• [Text segment]
——

I believe that cancel culture was never meant to end somebody’s livelihood forever, but rather to call them out and give them an opportunity to reconcile their harmful behavior.
She did make some questionable choices when she was younger. But in the age of social media, she was offered an opportunity to be educated on why what she did was problematic. Although the criticism may be harsh, to be a public figure comes with intense scrutiny.
Once I went deeper into some of my favorite artists’ histories, it became clear that any pop star who emerged before social media was bound to be controversial by today’s standards. Back then, there was no dominating platform like social media where stars get direct contact from the people calling them out on their behavior.
Madonna is often seen as the blueprint for female-identifying pop stars. There are entire Wikipedia articles discussing the legacy and impact of Madonna on pop music and any woman in popular music is influenced by her whether they know it or not.
She has a reputation for reinventing herself with each album, but Madonna is another example of pop stars normalizing cultural appropriation within their work..
She has certainly held to her words. With the release of “Vogue”, she was accused of appropriating Black LGBTQ+ ballroom culture without crediting it.
She was accused of appropriating South Asian culture with her 1998 comeback album “Ray of Light” adorning henna tattoos, a bindi and even sang an entire song in Sanskrit.

——

• [Data]
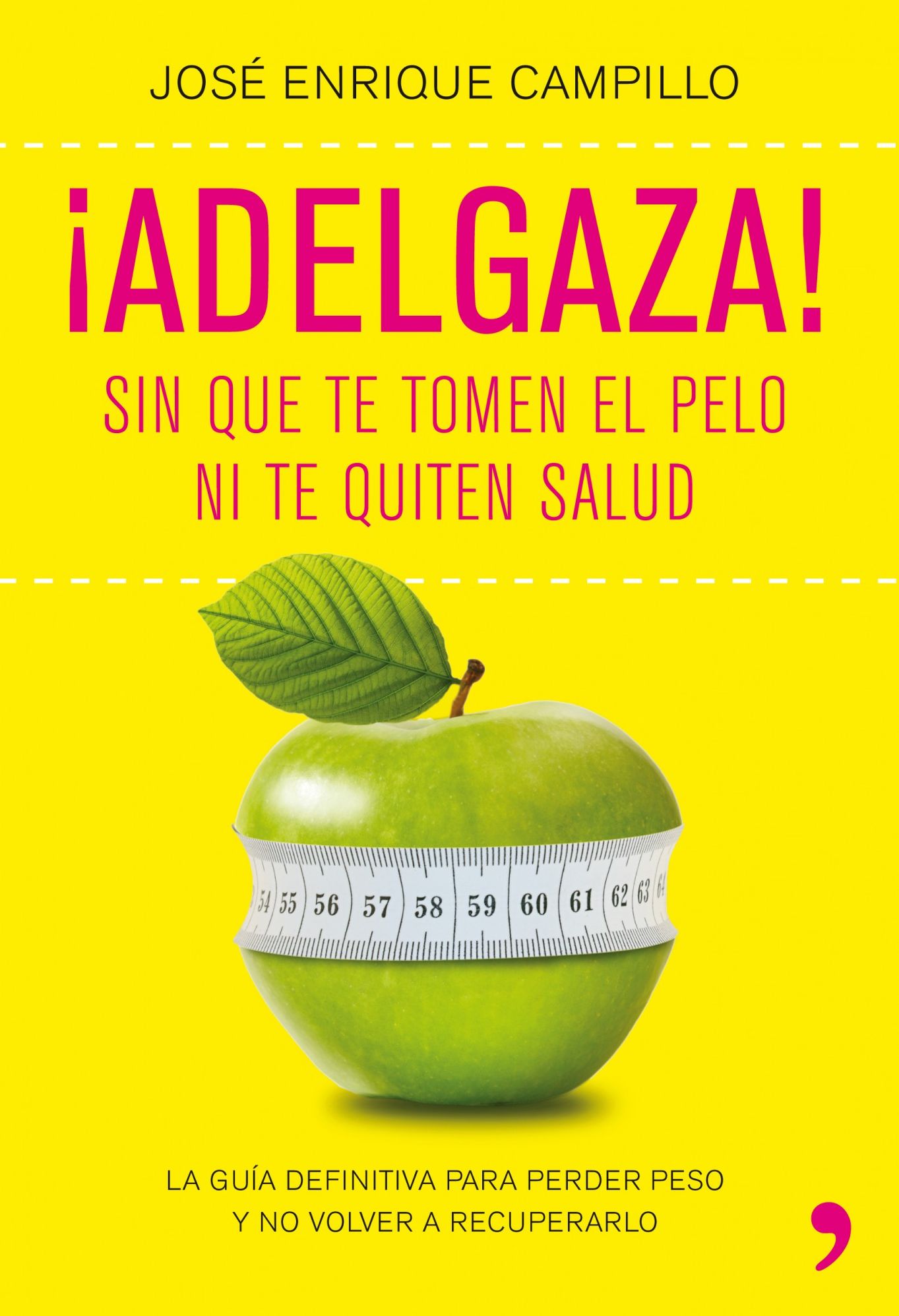 Adelgaza!: Sin que te tomen el pelo ni te quiten salud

——

• [Exercise]
Set down, word for word, the portion of the text on cancel culture and pop stars between "She has a reputation" and "song in Sanskrit.", inclusive.

• [Answer area]
She has a reputation for reinventing herself with each album, but Madonna is another example of pop stars normalizing cultural appropriation within their work..
She has certainly held to her words. With the release of “Vogue”, she was accused of appropriating Black LGBTQ+ ballroom culture without crediting it.
She was accused of appropriating South Asian culture with her 1998 comeback album “Ray of Light” adorning henna tattoos, a bindi and even sang an entire song in Sanskrit.